Shiprepair & Maintenance: 1st Quarter 2021


In its ongoing drive for greater fuel efficiency, and to lower its environmental impact, the shipping industry has over the course of recent years put an increased focus on the in-water cleaning and maintenance of hulls. This can remove unwanted organisms, reduce friction and hence energy consumption.Q1 2021 1st enews image


However, there has been an environmental downside in that materials removed from the hull during this process can also be harmful to marine environments. That is why the recently published ‘Industry Standard on In-Water Cleaning with Capture’, sponsored by BIMCO and the International Chamber of Shipping (ICS), is highly welcome.


The aim of this initiative is to raise the minimum standard of cleaning “several notches higher” and ensure that the end result is both a clean ship and safe working practice.


Setting a benchmark for safe and environmentally sound underwater hull cleaning – an issue that has been of increasing concern, with many jurisdictions imposing restrictions on the practice in port areas – has been developed by an extensive coalition of industry participants.

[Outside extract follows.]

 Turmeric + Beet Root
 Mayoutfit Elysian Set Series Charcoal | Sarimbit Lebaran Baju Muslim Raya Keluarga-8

These include Akzo Nobel, C-Leanship, CMA Ships, DG Diving Group, Fleet Cleaner, Hapag-Lloyd, Hempel, HullWiper, International Association of Classification Societies, Minerva Shipping, Portland Port (UK), Port of Rotterdam and PPG Coatings, as well as BIMCO and ICS.

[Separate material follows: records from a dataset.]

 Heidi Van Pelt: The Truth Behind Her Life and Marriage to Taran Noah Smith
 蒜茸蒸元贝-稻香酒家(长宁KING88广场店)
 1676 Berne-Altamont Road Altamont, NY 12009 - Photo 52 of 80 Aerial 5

According to the standard, at least 90% of the macrofouling must be captured by the cleaning company and effluent water coming back into the sea will have removed organisms and materials down to a microscopic size. For the partners involved, the next step is to implement the standard on a small scale and several shipping companies have already signed up to participate.


Other stakeholders have also agreed to update their procedures, which will hopefully lead to a widespread acceptance of the standard and associated certification and to more ports allowing in-water cleaning.


The standard details the documentation and assessment part of the operation, as well as the actual cleaning and management of the effluent before it is released back into the sea. It further includes criteria for the cleanliness of water pumped back to sea, methods to help shipowners act before biofouling growth and coverage become severe, an approval procedure for cleaning companies, minimum reporting requirements, and minimum requirements for inspection, service and cleaning reports.


There has also been positive news of progress on another important environmental initiative, the retrofitting of scrubbers. Last year, there was a temporary lull in retrofitting as the narrowing gap in the price between high and low sulphur fuels eroded the viability of the technology. Shipbroker Gibson reported that 31% of the world’s VLCC fleet is now equipped with scrubbers with the proportion expected to increase still further by the end of 2021 to over 40%.


As the broker observed: “More recently scrubber economics have started to change once again with the spread between HFSO and LSFO widening to US$100 a tonne and scrubber savings climbing to over US$5,000 a day for VLCCs.”


That suggests that yards could well see growing interest in scrubber retrofits after the slowdown in demand in 2020. Environmental concerns expressed by some bodies, while challenged by manufacturers, are likely to see a steady shift towards retrofitting hybrid scrubber technology in particular, some industry analysts predict.